PROBLEM REQUIREMENTS
Pick up the announcement of TEXT's April 2025 edition right after its last sentence and keep it going.

-- SELECTED EXCERPT follows --

Angular shapes painted navy blue, yellow, pink and white intersect on a wooden board.

TEXT (Vol 29, No 1) April 2025 edition 

TEXT (Vol 29, No 1) includes scholarly contributors from Australia, New Zealand and the United States: Carrie Tiffany reflects on the mechanical intertext in relation to her award-winning novel Exploded View; Lilian Roberts explores Nachträglichkeit in poetic autobiography; Anders Villani contributes new thinking on trauma and poetics in Kate Lilley’s Tilt and his own collection, Totality; Patricia Webb discusses the inclusion of social justice themed texts in writing courses; Annabel Wilson reads for re-arrangement in Lynn Jenner’s Lost and Gone Away; Ruth Jackson writes on walking and travel writing in Ethiopia; Marija Pericic looks at sumazdat reading practices within the Soviet Union (USSR); Shelley-Anne Smith considers emotional contagion and embodied empathy in literary posthumanism; and Soren Tai Smith writes on self-shedding and decreativity in Kafka and Weil.

-- SELECTED EXCERPT concluded --
-- DATA BLOCK follows --

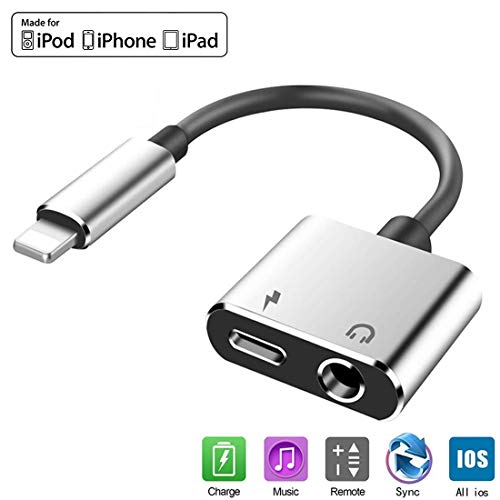Headphone Adapter for iPhone X Adapter 3.5mm Jack 2 in 1Dongle for iPhone Xs Max/XR/8/7/7 Plus Earphone Aux Adapter Accessories Splitter Adaptor Charger Cables & Audio Connector Support All iOS-Silver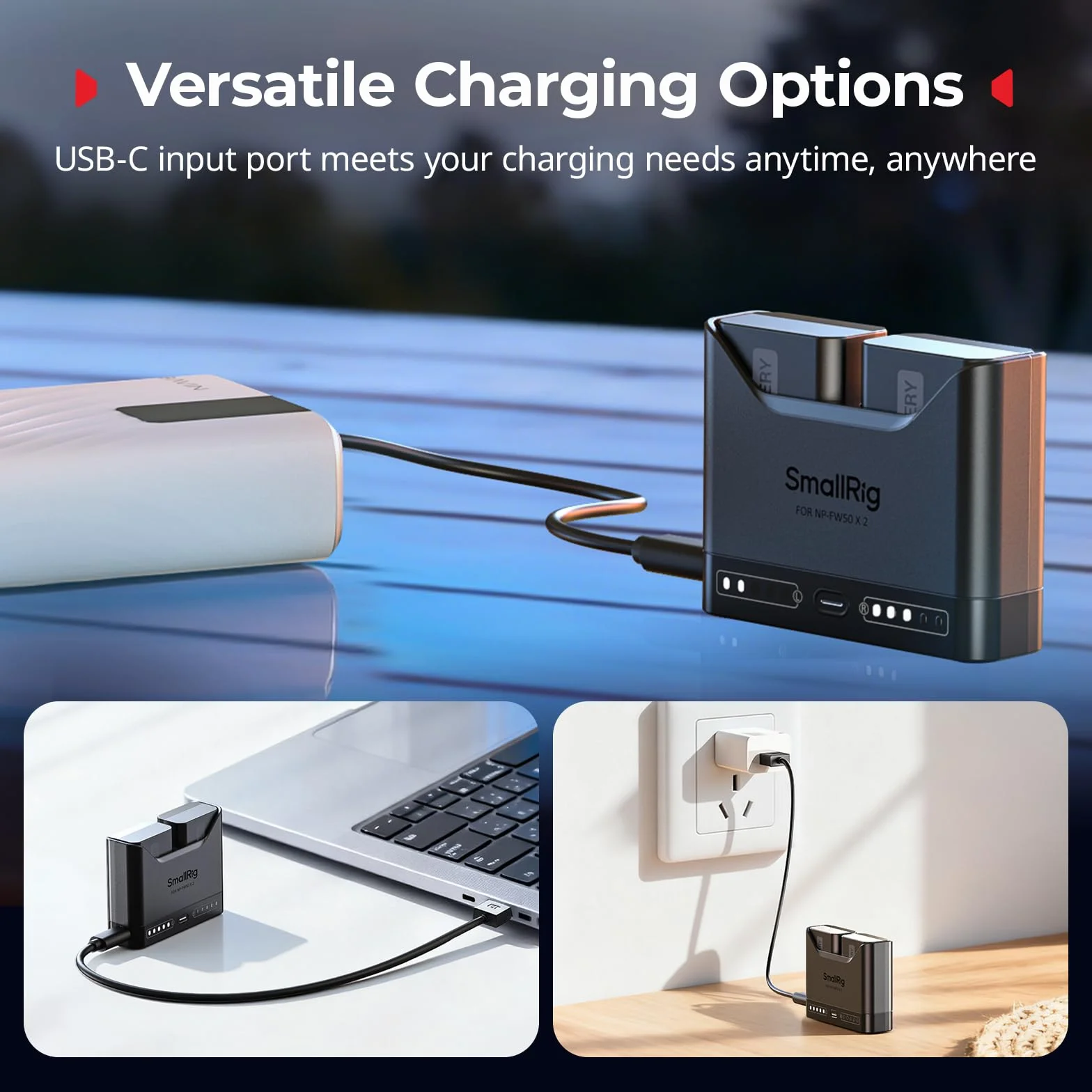 SMALLRIG Zestaw akumulatorów do Sony NP-FW50, ładowarka dwugniazdowa 11 W z akumulatorami 1030 mAh, w pełni kompatybilny z do Sony A6000 A6100 A6300 A6400 ZV-E10 A7 A7S A7R A7SII A7RII A5000-5488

-- DATA BLOCK concluded --

TASK RESPONSE
This issue also includes prose and poetry by Caitlyn Stone, Jacqueline Exbroyat (trans. Patricia Worth), Brid-Áine Parnell, Ian C. Smith, David Thomas Henrey Wright, Nat Kassel, Inez Baranay, Yuxin Zhao, Rebekah Clarkson, Shady Cosgrove, Gay Lynch, Julia Prendergast, Billie Travalini, Cassandra Atherton, Dominique Hecq, Jen Webb, Katrina Finlayson, Eugen Bacon, Paul Hetherington, Owen Bullock, Jessie Seymour, Martin Langford, Annabel Wilson, Verity Oswin, Beth Spencer, Ella Jeffrey, and Les Wicks.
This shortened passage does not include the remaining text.